On read C* checks *all* SSTables [1], but to make it faster, it uses
Bloom Filters, that can tell you if a row is *not* in a specific
SSTable, so you don't have to read it at all. However, *if* you read it
in case you have to, you don't read a whole SSTable - there's an
in-memory Index Sample, that is used for binary search and returning
only a (relatively) small block of real (full, on-disk) index, which you
have to scan to find a place to retrieve the data from SSTable.
Additionally you have a KeyCache to make reads faster - it points
location of data in SSTable, so you don't have to touch Index Sample and
Index at all.
Once C* retrieves all data "parts" (including the Memtable part),
timestamps are used to find the most recent version of data.
[1] I believe that it's not true for all cases, as I saw a piece of code
somewhere in the source, that starts checking SSTables in order from the
newest to the oldest one (in terms of data timestamps - AFAIR SSTable
MetaData stores info about smallest and largest timestamp in SSTable),
and once the newest data for all columns are retrieved (assuming that
schema is defined), retrieving data stops and older SSTables are not
checked. If someone could confirm that it works this way and it's not
something that I saw in my dream and now believe it's real, I'd be glad ;-)

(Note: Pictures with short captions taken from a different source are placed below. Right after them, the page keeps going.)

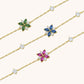 Toleen - Single Flower Bracelet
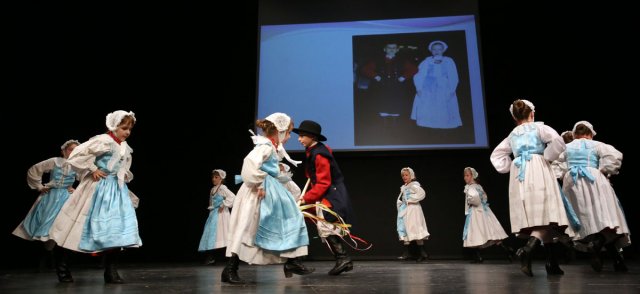 Koncert Jubileuszowy z okazji 40-lecia Zespołu Tańca Ludowego MAŁA WIELKOPOLSKA, 28 kwietnia 2014 r., Teatr Polski w Poznaniu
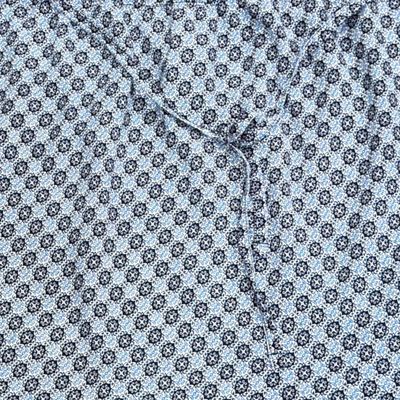 **HOY** Falda elástica BLUE MOTION color Azul y blanco Talla L/XL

W dniu 17.07.2013 22:58, S Ahmed pisze:
Since SSTables are mutable, and they are ordered, does this mean that there
is a index of key ranges that each SS table holds, and the value could be 1
more sstables that have to be scanned and then the latest one is chosen?
e.g. Say I write a value "abc" to CF1. This gets stored in a sstable.
Then I write "def" to CF1, this gets stored in another sstable eventually.
How when I go to fetch the value, it has to scan 2 sstables and then figure
out which is the latest entry correct?
So is there an index of key's to sstables, and there can be 1 or more
sstables per key?
(This is assuming compaction hasn't occurred yet).